Fast Cov and Corr
Posted on Jan. 4, 2018, 5:02 p.m.
Recently I came across Scott Sanderson's post about making the built in Beta factor in Zipline much faster. That is great, as anyone who has used it before knows that it was prohibitively slow. I was never a heavy user of Beta but I did use Correlation and Covariance a lot and they were always the slowest operators. It was on a long list of mine to speed those up. My previous solution was just horrendous, I don't know what I was thinking other than I wanted to get something working to prove my compiler was correct. Actually in my defense it was not super easy to find a vectorized correlation operator, and I think that led to the dirty solution I had.

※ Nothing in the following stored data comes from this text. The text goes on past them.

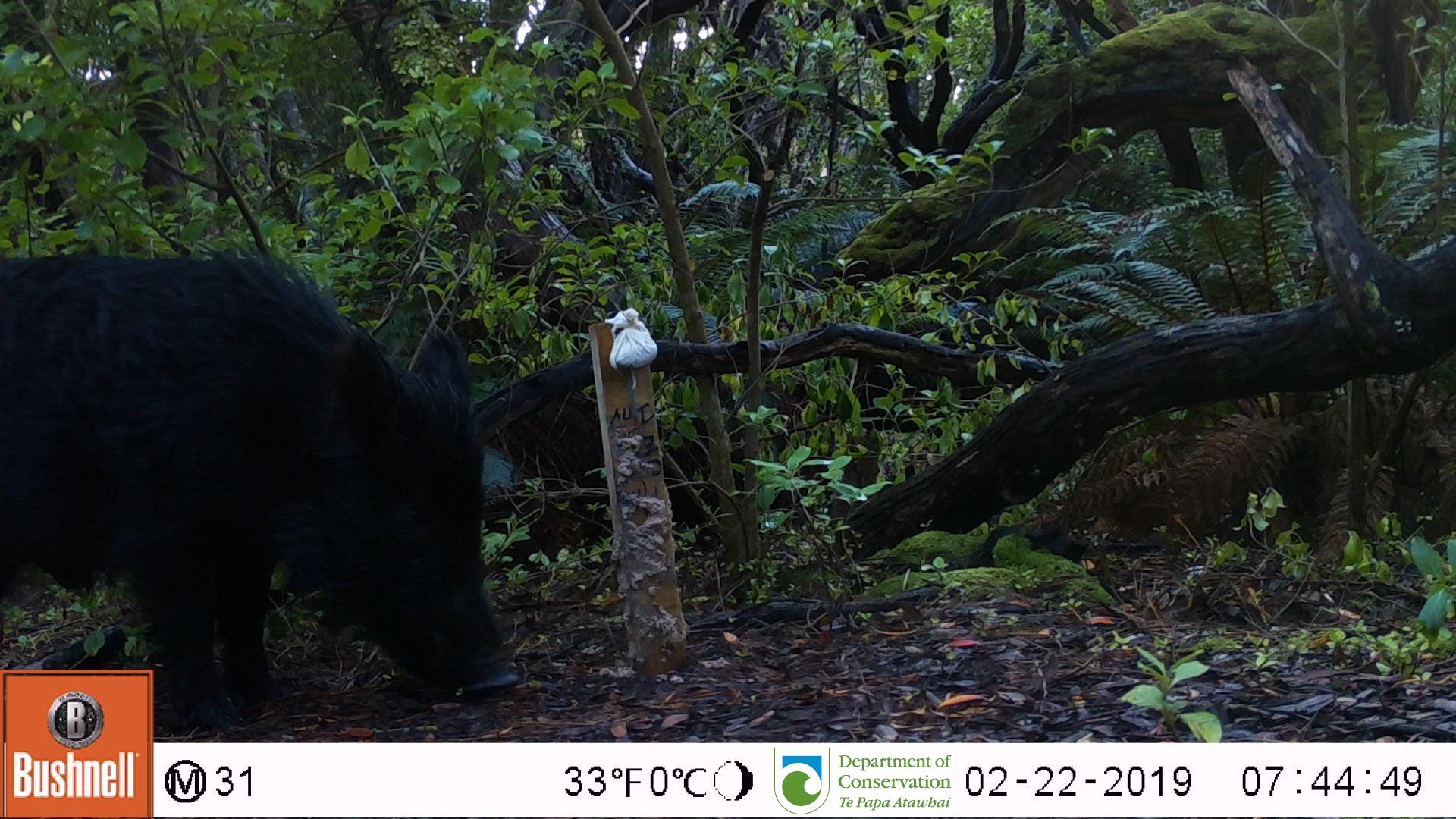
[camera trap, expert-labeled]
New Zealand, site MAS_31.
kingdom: Animalia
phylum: Chordata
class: Mammalia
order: Artiodactyla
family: Suidae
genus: Sus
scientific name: Sus scrofa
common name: pig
Pig (Sus scrofa).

The discussion on the form was great, with Burrito Dan proposing that in the sake of speed you could drop demeaning, because the mean was very small compared to the variance, and he showed in most equities that would result in 2% error. Good point.
Now if you look at the math of Beta it is very similar to that of (Pearson) correlation, in fact the two are often used interchangeably the common lexicon. corr(x,y)=cov(x,y)/std(x)/std(y), and Beta(y,x) = cov(x,y)/var(x). Also covariance is needed for both of those, so on the way to doing a faster correlation you need to write a faster covariance.
I have written posted those solutions here, they also are now part of the alphacompiler.util.zipline_data_tools module.
def fast_cov(m0, m1):
"""Improving the speed of cov()"""
nan = np.nan
isnan = np.isnan
N, M = m0.shape
#out = np.full(M, nan)
allowed_missing_count = int(0.25 * N)
independent = np.where( # shape: (N, M)
isnan(m0),
nan,
m1,
)
ind_residual = independent - nanmean(independent, axis=0) # shape: (N, M)
covariances = nanmean(ind_residual * m0, axis=0) # shape: (M,)
nanlocs = isnan(independent).sum(axis=0) > allowed_missing_count
covariances[nanlocs] = nan
return covariances
def fast_corr(m0, m1):
"""Improving the speed of correlation"""
nan = np.nan
isnan = np.isnan
N, M = m0.shape
out = np.full(M, nan)
allowed_missing_count = int(0.25 * N)
independent = np.where( # shape: (N, M)
isnan(m0),
nan,
m1,
)
ind_residual = independent - nanmean(independent, axis=0) # shape: (N, M)
covariances = nanmean(ind_residual * m0, axis=0) # shape: (M,)
# corr(x,y) = cov(x,y)/std(x)/std(y)
std_v = nanstd(m0, axis=0) # std(X) could reuse ind_residual for possible speedup
np.divide(covariances, std_v, out=out)
std_v = nanstd(m1, axis=0) # std(Y)
np.divide(out, std_v, out=out)
# handle NaNs
nanlocs = isnan(independent).sum(axis=0) > allowed_missing_count
out[nanlocs] = nan
return out
These improvements as well as a few others really paid off resulting in a 20x speedup of my compiled code.
Enjoy.